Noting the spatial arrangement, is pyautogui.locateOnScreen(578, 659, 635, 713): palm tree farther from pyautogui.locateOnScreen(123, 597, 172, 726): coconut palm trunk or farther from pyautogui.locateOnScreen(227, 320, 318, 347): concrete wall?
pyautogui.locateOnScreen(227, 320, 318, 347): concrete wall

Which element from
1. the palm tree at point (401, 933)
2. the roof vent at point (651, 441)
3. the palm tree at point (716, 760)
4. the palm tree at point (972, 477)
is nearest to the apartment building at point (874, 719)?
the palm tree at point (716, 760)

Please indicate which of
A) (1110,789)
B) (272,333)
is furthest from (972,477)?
----
_Set task_
Rewrite the listing above with "roof vent" swapped for "chimney", keeping every other word the same.

_Right answer_
Noting the spatial arrangement, is pyautogui.locateOnScreen(578, 659, 635, 713): palm tree farther from pyautogui.locateOnScreen(123, 597, 172, 726): coconut palm trunk or farther from pyautogui.locateOnScreen(227, 320, 318, 347): concrete wall?
pyautogui.locateOnScreen(227, 320, 318, 347): concrete wall

Which element from
1. the palm tree at point (401, 933)
2. the chimney at point (651, 441)
3. the palm tree at point (716, 760)
4. the palm tree at point (972, 477)
is nearest to the apartment building at point (874, 719)?
the palm tree at point (716, 760)

Please indicate which of
A) (1110,789)
B) (272,333)
is furthest from (972,477)?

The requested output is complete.